Is fragmentation ruining localgov websites?

Many councils now have task-based, user-focused websites, but underneath the skin, too many are being let down by fragmented services. Leisure trusts, library services, social care and family directories are letting the site down. Focused on the organisation, and often policy heavy, these sites leave users with a disjointed and difficult experience, when accessing the services they need.

Many council digital teams don’t have the resources to fight this fragmentation and even in the larger councils digital isn’t afforded the importance to see this as a real issue that needs addressing. Part of the reason for this comes down to politics, but a lot is because in most councils there is little or no link between the cost of contact and the budget of the service areas who insist on controlling their web presence.

Unless the digital sector in local government can address this imbalance, it is likely to become an even bigger problem, as councils move from directly delivering services to commissioning others to deliver them on their behalf.

As PageSpeedy will testify, there are lots of newly designed council websites being launched every month. With the odd exception, most are a vast improvement on what has gone before. Lean, task-based, user-focused sites are becoming the norm, replacing the tick-box, policy-heavy monsters that are the legacy of the eGovernment agenda from the early millennium.

While this new breed of local government site is letting people navigate to what they want faster, underneath the often thin veneer there are still many issues facing councils on their site, not least the fragmentation of the services across multiple sites.

Delegating services

Much of this fragmentation is a result of in-house services being outsourced to charitable trusts. Leisure services, particularly, have seen a vast growth in the use of trusts to deliver services. Often these trusts will take the service and assert their rights to the website as part of the deal.

While these trust sites can occasionally deliver a good, usable site, more often than not they are a step backwards in terms of user experience. They focus on competing for the gym membership market, and so neglect the larger group of casual users of council leisure services. For the user, that makes it much more difficult to find out the basics - where is the pool, when is it open, and how much does it cost to go swimming?

Internal battlegrounds

Outsourced services aren’t the only source of fragmentation. Internal departmental battles can, and frequently do, explode onto a council’s web presence. It’s all to common for a council’s library services to exist on a different site. Typically, these sites then usually fall into the trap of focusing on the heavy user of library services, the educator, the researcher or people booking rooms. The much larger segment of their audience, the casual library user, is foiled in their attempt to find out where the library us, and when it opens, because all paths seem to lead to the local history archive. The simple, commonly requested tasks are pushed out by the department’s own agenda.

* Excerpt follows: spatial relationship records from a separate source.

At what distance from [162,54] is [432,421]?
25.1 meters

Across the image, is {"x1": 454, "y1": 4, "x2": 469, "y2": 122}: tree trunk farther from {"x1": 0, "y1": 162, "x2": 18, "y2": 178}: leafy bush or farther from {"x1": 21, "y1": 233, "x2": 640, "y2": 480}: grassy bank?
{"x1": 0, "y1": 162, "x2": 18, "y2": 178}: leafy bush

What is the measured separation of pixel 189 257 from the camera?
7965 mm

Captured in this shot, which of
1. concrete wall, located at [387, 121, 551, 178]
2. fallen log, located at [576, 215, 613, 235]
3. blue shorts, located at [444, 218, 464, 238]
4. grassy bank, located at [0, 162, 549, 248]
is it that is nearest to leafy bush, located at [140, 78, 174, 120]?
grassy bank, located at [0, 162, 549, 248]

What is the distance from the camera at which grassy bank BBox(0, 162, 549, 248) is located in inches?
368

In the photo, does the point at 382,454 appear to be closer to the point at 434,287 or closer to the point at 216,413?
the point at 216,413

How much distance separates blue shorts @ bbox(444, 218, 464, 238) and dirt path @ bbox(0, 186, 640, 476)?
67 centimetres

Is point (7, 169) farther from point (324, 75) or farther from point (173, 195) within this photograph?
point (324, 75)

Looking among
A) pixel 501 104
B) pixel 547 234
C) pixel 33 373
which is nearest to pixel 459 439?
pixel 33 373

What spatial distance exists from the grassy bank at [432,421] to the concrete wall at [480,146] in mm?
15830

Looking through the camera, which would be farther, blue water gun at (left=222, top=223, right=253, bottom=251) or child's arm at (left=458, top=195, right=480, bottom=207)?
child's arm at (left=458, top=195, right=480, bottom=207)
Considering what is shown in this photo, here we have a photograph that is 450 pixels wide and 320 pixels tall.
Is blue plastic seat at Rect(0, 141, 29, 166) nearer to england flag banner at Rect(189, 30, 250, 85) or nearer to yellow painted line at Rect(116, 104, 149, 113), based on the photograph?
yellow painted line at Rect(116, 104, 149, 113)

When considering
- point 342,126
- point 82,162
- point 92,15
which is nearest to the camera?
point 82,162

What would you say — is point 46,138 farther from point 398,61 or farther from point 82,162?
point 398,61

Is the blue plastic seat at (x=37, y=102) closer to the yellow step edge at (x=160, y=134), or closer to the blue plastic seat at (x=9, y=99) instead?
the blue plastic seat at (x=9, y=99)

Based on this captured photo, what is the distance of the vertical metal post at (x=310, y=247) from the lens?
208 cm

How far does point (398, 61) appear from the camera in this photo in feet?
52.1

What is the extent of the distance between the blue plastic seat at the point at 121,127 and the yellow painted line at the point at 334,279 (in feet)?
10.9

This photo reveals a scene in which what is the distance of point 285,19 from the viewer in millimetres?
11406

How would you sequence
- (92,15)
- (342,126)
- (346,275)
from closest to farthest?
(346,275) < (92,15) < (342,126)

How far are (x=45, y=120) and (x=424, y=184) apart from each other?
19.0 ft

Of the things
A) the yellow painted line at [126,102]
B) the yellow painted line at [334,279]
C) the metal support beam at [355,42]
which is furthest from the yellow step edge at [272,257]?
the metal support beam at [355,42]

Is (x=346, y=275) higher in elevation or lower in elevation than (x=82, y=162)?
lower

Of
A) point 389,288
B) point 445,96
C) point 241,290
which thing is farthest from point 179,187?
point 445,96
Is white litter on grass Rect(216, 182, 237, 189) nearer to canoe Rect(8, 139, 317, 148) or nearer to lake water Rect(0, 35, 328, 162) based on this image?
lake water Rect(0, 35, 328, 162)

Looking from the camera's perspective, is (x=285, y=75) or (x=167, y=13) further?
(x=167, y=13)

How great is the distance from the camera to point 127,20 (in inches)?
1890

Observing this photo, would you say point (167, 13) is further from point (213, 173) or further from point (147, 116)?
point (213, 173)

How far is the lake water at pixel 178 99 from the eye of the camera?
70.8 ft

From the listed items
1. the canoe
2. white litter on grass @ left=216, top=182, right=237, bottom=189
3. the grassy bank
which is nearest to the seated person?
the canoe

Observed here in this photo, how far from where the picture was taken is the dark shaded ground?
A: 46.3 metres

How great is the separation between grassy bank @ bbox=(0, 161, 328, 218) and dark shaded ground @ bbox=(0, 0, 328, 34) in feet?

It is quite sad. Just as core council websites are finally moving away from feeding the needs of the organisation, and towards user needs, this fragmentation of services takes whole chunks of online service delivery back in time.

What happens on a service’s website can lack accountability - if there is little or no coherent link between the digital presence, and the responsibility for service delivery, or cost, it can be difficult for relevant staff to see the value of doing the web differently. In many teams, the management of the website is seen as an administrative task, which risks placing responsibility for it with people who have little time, and even less authority, to change the way it is done.

Its not our fault… is it?

It would be wrong to just sit in our digital tower and blame others, of course. Digital teams sometimes come across as arrogant and not interested in the business needs of a service. If a service area doesn’t believe that the digital team are on their side, they are much more likely to look elsewhere and force through their existing beliefs. Digital teams need to get better at being on the side of the staff - which is tricky, because we know that looking inwards results in bad experiences for users. But it’s also true that ignoring the needs of your commissioning group isn’t even going to get you off the ground.

There is a lot of talk of embedding digital within the organisation, but are we really achieving this? If you think you are a digital council, stop and take a look: are all the services that the council is responsible for delivered in a consistent and unified way? Just because the leisure centres were farmed off to an independent trust, doesn’t divest the council of it’s responsibility to deliver those services, and deliver them well. The user doesn’t care who actually runs the pool. It’s the council’s job to run the pool, and they retain ultimate responsibility for how it is done.